After more than a year of teasing its service in beta and in invitation-only mode, a Facebook app called Pipe is finally launching this week to make file transferring easy and possible for the first time on the social network. It also has the potential to be a true game changer.
Berlin-based Pipe Dream Technologies aims to change the way people share on Facebook, allowing members to drag and drop music, documents, video and pictures into a virtual green tube that looks like the one from Super Mario Brothers franchise. On the other end, Facebook friends are able to receive these items in real time with Pipe, even if they don’t have the app or aren’t online.
“There are more than a billion users on Facebook and there is no easy solution to transfer a file from one person to another,” Simon Howell of Pipe told Mashable.

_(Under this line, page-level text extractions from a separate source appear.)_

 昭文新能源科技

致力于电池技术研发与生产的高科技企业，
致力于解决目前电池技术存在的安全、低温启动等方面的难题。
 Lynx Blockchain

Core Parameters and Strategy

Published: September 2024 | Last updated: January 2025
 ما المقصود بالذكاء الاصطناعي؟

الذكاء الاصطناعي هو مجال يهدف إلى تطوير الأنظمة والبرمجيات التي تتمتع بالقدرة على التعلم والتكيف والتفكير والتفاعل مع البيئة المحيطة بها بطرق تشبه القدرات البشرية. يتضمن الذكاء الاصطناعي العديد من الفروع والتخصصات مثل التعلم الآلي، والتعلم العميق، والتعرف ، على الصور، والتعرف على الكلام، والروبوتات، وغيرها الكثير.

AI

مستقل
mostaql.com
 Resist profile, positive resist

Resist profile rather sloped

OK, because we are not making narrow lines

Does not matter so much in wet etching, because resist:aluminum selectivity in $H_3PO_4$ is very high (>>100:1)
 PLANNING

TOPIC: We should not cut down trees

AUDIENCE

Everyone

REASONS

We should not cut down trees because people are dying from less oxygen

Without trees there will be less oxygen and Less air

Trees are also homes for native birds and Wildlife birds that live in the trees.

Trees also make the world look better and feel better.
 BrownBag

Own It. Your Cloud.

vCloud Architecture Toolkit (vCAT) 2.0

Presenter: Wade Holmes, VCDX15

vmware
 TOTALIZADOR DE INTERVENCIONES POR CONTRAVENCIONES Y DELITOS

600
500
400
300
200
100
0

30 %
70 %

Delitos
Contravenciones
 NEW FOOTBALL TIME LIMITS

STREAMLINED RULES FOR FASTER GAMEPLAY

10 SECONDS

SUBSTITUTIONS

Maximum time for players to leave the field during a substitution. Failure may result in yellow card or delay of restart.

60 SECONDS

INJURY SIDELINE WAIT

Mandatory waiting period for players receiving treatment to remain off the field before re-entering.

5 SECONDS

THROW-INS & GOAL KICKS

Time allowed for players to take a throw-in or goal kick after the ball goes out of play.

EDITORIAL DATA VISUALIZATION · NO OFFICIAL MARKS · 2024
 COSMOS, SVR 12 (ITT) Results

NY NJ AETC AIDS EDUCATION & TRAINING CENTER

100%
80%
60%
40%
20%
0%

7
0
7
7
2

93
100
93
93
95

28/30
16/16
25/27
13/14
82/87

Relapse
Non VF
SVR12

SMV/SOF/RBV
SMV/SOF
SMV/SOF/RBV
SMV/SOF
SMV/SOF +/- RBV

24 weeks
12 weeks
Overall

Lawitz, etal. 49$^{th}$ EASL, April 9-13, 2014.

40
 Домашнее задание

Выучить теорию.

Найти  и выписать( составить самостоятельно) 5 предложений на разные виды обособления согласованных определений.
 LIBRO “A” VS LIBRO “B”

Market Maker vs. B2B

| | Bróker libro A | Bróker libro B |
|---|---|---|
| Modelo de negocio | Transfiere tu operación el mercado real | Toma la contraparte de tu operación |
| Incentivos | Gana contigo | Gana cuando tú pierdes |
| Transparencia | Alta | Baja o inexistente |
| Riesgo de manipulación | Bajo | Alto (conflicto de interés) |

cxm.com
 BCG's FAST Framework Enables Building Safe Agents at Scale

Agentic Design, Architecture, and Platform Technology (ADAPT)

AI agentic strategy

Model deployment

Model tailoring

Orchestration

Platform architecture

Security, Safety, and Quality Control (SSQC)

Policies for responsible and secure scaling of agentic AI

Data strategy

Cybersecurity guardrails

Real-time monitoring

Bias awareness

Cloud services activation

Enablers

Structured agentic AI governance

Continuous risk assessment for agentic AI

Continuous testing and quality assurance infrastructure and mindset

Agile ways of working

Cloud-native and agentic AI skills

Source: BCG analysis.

“There are more than a billion users on Facebook and there is no easy solution to transfer a file from one person to another,” Simon Howell of Pipe told Mashable. “We have taken a function such as attaching a file and turned it into something anyone can use — without ever leaving Facebook. It’s secure and private, and we’re confident it will catch on and spread fast.”
The company has been working since May 2012 to keep its user base tight while it identified technical issues such as connecting to computers with unusual network settings, and in the meantime, closed a small funding round and built out the team.
Last year, Facebook tested a Groups feature that allowed file sending up to 25 MB — including Facebook Groups for Schools, which required an .edu address to use — but the concept hasn’t been widely introduced across the site. The Pipe app, which officially launches on Wednesday, brings the ability to send attachments and larger files to Facebook, to everyone for the first time.
So here’s how Pipe works: The sender must access the Pipe app via the Facebook App Center and then select the friend to which they want to send a file.
The user then drags and drops the file into the virtual green tube on the screen. The other person doesn’t even have to have the app or even has to be online at the time, but will receive a notification the next time they log in.
If the recipient is offline, the file sits in “a locker,” which can store up to 100 MB, until the person signs on and accesses it. There is no limit to the number of lockers available for each user. Afterward, the recipient can save the file to their desktop and it won’t be archived in the locker.
Files sent via Pipe app never actually pass through Facebook; instead, they travel directly between computers using Adobe technology.
The service feels like a combination of Snapchat and Dropbox. It’s also in the same vein as AirDrop for Mac, which allows for easy file transfer among computers even without Wi-Fi.
Although the app can be accessed directly on Facebook, Pipe believes most users will likely use it after receiving a file transfer request from a friend by clicking on a link that pops up as a Facebook notification.
Overall, the service is easy to use and will certainly come in handy. We found early testing was initially slow, and the inability to store files was a drawback. But this won’t stop us from us — or adopters who want to get their hands on such a neat and practical tool — from routinely using Pipe.
The app isn’t coming to mobile yet, but a mobile version would be a huge opportunity for greater adoption among the many Facebook members using the site on the go.
“We’re going live on the desktop first and will release mobile versions of Pipe a little later,” Hossell said. “We have them in the pipeline already.”